### Exercise
Each line of the data below that contains "California" must be copied.

### Records for this exercise
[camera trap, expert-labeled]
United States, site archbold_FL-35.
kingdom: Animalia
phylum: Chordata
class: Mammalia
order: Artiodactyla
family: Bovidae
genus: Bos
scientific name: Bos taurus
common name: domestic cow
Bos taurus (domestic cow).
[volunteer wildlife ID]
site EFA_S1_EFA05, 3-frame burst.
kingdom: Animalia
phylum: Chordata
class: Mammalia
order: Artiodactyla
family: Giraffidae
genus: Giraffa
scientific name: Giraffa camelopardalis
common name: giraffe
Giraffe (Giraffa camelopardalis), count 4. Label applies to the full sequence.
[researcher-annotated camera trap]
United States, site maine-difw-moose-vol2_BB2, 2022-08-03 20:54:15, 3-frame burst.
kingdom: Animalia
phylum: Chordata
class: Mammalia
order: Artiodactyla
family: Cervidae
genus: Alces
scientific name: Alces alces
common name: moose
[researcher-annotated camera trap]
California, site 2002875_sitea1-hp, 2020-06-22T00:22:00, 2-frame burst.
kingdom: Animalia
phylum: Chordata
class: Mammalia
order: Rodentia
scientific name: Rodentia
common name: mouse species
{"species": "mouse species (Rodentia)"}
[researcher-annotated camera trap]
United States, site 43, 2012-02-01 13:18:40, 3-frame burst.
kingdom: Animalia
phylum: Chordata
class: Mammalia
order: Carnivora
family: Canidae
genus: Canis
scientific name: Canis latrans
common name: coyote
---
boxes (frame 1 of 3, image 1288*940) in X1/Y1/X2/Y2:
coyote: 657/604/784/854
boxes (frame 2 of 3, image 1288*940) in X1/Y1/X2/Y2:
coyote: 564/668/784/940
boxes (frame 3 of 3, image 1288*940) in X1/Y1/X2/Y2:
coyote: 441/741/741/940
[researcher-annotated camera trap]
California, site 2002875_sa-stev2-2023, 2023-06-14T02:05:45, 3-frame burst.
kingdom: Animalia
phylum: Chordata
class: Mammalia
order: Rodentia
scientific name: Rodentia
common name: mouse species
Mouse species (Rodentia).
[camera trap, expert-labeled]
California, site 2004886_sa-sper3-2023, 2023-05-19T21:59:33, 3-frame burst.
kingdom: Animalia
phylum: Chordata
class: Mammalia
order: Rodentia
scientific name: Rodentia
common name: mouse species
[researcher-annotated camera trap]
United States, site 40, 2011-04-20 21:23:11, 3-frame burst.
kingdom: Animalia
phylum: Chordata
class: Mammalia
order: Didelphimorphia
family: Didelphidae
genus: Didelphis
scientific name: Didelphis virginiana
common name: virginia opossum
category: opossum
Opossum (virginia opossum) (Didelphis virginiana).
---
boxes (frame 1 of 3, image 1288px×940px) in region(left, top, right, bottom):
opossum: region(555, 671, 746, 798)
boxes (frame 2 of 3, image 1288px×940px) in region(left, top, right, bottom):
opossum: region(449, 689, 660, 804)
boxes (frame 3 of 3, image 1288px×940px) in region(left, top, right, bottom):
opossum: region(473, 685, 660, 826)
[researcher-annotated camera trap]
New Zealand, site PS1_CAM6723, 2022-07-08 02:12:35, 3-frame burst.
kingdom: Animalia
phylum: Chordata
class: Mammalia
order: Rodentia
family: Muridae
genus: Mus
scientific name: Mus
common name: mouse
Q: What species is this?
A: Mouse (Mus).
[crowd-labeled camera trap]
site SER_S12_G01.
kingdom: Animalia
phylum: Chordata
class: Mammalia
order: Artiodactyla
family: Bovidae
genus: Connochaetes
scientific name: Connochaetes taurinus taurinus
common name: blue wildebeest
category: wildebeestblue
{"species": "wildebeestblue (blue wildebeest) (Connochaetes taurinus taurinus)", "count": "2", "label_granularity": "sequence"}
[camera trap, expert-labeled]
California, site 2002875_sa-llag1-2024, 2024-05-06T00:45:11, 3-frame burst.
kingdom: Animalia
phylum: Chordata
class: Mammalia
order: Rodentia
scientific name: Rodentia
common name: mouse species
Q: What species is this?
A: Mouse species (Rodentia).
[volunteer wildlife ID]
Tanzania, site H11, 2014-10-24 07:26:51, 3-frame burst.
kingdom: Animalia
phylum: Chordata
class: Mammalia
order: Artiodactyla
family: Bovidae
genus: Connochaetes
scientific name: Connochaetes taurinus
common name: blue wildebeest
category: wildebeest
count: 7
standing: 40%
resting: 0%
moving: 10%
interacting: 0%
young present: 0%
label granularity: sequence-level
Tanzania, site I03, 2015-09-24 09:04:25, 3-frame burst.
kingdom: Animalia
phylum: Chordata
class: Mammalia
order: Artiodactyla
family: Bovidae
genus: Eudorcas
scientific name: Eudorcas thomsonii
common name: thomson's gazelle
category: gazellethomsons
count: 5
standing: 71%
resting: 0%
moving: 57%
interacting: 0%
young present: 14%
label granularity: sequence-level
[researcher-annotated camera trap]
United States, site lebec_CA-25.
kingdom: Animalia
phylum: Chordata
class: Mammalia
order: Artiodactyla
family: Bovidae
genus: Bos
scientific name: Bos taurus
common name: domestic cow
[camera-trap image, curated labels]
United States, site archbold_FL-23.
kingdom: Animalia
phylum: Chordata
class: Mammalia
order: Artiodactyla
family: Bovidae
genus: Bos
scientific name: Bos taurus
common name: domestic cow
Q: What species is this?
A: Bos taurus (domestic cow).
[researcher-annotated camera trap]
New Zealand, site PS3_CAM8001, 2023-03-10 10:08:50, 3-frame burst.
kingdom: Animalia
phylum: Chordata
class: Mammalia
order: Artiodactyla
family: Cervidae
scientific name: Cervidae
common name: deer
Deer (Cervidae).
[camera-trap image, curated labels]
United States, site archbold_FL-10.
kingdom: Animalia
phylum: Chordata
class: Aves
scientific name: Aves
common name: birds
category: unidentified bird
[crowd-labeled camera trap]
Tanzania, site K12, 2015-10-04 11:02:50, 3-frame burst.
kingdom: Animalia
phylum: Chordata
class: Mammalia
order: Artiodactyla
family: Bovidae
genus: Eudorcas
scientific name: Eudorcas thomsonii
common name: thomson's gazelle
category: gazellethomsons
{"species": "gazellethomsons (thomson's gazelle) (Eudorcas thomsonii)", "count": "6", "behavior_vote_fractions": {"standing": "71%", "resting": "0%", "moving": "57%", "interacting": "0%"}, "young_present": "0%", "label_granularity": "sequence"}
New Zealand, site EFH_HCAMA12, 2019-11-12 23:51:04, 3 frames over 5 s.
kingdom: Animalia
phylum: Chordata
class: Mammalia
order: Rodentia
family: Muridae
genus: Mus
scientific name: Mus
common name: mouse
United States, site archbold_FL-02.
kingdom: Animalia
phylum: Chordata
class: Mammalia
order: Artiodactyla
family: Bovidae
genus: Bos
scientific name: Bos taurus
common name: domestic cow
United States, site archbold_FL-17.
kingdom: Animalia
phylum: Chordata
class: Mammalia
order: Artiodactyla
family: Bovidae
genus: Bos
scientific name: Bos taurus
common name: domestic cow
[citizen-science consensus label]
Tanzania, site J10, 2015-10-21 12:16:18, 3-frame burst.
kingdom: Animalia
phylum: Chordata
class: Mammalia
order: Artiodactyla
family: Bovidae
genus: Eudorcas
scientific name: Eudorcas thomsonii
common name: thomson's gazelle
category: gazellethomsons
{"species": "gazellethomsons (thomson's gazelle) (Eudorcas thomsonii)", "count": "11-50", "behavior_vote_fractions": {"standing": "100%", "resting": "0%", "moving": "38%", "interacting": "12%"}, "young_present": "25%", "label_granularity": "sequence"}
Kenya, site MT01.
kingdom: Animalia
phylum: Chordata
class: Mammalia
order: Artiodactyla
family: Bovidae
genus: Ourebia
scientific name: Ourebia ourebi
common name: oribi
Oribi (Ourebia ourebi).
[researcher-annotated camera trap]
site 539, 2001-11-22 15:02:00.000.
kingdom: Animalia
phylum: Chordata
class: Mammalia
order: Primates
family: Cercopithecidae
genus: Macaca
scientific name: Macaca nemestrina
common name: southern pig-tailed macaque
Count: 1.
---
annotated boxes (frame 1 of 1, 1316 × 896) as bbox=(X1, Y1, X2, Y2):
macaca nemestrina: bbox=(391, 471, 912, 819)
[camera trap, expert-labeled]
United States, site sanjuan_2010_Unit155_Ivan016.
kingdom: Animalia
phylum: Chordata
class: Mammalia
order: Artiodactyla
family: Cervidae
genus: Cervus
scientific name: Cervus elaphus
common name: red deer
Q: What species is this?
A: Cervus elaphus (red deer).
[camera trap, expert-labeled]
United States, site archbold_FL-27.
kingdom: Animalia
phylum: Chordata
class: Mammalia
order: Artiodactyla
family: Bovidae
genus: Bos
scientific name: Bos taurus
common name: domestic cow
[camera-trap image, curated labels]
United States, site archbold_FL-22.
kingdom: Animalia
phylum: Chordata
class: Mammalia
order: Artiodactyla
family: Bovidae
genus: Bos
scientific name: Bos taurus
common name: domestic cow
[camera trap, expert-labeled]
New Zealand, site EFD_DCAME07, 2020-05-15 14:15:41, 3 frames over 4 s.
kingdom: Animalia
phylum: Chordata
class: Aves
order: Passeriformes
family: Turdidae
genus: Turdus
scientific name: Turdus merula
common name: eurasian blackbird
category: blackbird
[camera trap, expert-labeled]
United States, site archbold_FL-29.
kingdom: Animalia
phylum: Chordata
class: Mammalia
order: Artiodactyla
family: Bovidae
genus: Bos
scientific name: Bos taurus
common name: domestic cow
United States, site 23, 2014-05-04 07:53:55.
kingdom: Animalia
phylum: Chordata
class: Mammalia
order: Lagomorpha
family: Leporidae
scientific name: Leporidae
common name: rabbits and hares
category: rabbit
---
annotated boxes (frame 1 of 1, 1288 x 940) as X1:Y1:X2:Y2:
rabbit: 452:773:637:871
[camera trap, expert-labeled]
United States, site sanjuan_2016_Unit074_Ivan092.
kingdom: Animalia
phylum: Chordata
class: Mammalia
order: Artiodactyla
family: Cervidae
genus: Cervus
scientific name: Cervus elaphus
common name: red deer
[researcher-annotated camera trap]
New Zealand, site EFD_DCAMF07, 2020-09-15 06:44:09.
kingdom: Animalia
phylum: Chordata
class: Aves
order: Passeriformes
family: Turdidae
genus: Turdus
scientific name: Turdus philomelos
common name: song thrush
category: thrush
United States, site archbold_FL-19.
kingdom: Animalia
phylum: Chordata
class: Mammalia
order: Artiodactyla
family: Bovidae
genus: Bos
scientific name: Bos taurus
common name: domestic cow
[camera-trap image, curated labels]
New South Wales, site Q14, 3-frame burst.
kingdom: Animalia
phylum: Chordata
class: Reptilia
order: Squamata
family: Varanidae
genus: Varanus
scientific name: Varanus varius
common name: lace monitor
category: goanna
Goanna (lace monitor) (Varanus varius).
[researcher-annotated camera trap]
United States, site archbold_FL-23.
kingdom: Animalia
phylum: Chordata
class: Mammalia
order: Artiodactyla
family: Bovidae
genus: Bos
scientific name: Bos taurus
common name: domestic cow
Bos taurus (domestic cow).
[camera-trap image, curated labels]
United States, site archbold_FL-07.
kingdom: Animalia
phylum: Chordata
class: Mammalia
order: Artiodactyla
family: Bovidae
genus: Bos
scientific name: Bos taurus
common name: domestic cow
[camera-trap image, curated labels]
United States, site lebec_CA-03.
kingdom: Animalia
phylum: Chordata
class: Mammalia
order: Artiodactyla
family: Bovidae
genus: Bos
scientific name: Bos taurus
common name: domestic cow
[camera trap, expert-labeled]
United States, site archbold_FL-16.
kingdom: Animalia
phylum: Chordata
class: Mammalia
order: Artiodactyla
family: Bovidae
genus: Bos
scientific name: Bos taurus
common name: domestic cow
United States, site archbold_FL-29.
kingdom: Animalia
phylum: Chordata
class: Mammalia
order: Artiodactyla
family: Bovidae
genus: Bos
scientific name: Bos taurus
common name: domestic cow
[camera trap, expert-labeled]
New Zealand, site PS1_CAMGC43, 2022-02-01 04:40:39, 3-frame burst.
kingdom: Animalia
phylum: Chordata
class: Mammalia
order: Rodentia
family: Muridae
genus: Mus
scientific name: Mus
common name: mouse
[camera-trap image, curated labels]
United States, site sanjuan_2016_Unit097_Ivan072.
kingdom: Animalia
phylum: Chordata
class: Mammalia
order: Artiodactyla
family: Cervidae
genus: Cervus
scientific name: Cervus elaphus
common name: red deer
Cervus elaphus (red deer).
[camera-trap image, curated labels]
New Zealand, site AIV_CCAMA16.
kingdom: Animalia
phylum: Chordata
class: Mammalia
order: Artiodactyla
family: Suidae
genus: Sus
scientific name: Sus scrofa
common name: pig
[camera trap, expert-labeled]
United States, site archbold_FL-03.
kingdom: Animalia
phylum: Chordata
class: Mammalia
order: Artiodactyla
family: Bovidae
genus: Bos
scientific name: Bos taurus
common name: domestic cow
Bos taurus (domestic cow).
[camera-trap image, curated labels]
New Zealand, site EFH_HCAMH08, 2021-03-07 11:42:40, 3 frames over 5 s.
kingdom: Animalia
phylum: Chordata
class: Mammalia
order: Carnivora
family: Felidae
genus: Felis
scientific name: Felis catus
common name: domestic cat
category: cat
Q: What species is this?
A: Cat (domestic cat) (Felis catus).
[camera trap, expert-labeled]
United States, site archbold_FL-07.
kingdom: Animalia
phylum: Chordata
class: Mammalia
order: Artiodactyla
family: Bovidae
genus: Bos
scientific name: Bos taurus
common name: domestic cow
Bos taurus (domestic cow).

### Exercise solution
California, site 2002875_sitea1-hp, 2020-06-22T00:22:00, 2-frame burst.
California, site 2002875_sa-stev2-2023, 2023-06-14T02:05:45, 3-frame burst.
California, site 2004886_sa-sper3-2023, 2023-05-19T21:59:33, 3-frame burst.
California, site 2002875_sa-llag1-2024, 2024-05-06T00:45:11, 3-frame burst.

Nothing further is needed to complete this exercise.